Andrea here, musing today about medicine. It’s a subject much on our collective minds right now as we hope the best and brightest scientific minds around the world will soon come up with safe and effective vaccine to combat the deadly COVID virus. So, as we all could use some cheery thoughts, I’m talking today about one of the bright spots in medical history here in America during the late 18th and early 19th centuries.
We’ve made such inroads in combating diseases that once devastated populations, so I think we tend to forget how frightening and deadly so many forces of Nature—germs, microbes, bacteria, viruses—were in the past. As the Age of Enlightenment encouraged scientific inquiry and empirical observation, a new breed of physicians were beginning to look past the traditional ideas on illness—many of them left over from the ancient Greek philosophers—in order to understand how better to treat maladies.
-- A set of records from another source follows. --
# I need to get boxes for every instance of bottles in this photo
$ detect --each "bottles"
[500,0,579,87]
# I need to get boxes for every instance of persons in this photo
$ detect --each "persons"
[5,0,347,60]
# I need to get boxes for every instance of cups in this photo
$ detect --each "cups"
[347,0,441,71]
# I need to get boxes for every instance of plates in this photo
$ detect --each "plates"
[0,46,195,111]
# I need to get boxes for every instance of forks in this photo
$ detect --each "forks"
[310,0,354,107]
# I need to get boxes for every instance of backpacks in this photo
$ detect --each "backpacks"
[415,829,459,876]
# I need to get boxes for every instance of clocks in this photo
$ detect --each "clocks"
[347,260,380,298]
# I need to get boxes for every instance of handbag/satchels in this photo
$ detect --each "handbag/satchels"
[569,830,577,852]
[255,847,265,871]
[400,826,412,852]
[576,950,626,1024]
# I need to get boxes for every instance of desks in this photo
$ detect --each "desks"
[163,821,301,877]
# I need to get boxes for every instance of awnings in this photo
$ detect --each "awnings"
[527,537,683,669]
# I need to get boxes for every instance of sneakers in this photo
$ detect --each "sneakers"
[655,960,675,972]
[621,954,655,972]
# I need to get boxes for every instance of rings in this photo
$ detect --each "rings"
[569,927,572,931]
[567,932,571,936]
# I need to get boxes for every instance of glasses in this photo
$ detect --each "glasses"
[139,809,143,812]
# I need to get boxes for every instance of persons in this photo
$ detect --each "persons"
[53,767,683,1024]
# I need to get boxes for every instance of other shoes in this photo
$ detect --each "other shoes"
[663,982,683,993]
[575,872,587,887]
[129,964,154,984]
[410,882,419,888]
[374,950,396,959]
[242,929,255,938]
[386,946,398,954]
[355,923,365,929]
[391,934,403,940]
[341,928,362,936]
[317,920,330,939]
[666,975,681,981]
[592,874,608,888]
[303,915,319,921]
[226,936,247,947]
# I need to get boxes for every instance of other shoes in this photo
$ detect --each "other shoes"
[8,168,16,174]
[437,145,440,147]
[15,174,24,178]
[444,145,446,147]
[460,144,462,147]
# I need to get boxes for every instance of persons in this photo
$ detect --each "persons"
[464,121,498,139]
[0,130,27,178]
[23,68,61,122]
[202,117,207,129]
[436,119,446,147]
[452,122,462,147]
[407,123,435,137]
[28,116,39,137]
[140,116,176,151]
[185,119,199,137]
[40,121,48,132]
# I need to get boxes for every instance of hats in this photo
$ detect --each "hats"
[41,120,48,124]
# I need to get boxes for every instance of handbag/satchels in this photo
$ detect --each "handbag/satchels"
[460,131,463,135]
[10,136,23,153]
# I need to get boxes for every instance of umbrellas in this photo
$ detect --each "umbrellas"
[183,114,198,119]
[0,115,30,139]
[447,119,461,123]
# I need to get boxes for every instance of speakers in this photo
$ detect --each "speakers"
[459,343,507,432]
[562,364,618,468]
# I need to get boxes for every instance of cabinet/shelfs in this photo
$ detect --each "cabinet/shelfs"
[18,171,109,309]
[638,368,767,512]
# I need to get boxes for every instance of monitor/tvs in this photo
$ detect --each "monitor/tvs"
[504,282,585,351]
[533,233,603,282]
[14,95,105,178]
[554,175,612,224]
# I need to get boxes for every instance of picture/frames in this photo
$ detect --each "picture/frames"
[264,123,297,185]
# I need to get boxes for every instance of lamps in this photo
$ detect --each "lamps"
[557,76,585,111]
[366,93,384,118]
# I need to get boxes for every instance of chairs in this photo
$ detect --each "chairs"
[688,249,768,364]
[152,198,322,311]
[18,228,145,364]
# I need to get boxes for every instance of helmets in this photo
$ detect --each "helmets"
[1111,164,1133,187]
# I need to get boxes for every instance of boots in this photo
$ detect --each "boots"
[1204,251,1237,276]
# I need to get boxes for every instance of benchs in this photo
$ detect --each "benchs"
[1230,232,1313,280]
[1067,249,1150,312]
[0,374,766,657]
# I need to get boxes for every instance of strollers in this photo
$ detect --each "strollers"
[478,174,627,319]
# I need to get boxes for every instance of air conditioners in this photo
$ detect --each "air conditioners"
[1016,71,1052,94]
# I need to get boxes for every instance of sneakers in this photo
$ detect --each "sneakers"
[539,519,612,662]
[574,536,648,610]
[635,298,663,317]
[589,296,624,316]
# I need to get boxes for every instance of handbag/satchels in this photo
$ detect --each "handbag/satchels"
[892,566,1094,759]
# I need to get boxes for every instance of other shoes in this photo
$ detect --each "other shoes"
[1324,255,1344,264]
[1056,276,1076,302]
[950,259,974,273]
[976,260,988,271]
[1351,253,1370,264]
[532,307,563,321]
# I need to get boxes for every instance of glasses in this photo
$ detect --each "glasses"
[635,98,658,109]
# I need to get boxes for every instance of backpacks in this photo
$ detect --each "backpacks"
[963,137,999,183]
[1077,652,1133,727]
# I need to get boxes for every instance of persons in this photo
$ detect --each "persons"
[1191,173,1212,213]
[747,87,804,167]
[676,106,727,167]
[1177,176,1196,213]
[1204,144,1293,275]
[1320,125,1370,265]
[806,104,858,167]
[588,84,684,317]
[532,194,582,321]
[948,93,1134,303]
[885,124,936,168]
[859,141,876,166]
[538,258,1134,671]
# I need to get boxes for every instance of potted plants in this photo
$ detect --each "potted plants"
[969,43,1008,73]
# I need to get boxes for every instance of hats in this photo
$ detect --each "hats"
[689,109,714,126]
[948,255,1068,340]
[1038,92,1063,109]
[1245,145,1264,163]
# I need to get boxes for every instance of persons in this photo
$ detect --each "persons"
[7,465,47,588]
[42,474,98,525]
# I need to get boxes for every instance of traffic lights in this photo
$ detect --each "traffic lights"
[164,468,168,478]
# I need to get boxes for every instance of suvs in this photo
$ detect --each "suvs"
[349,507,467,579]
I first met David Hosack in American Eden—David Hosack, Botany, and Medicine in the Garden of the Early Republic, Victoria Johnson’s marvelous book on America’s first botanic garden. Born in New York City in 1769, David Hosack was the son of a well-to-do merchant from Elgin, Scotland and his wife. He was educated at Columbia College, where he became fascinated with the study of medicine. He finished his studies at the College of New Jersey (now known as Princeton) and then went on to study medicine in Philadelphia, where he wrote his doctoral thesis on cholera. In 1791, he married and started a private practice in Virginia, but then returned to New York City a year later.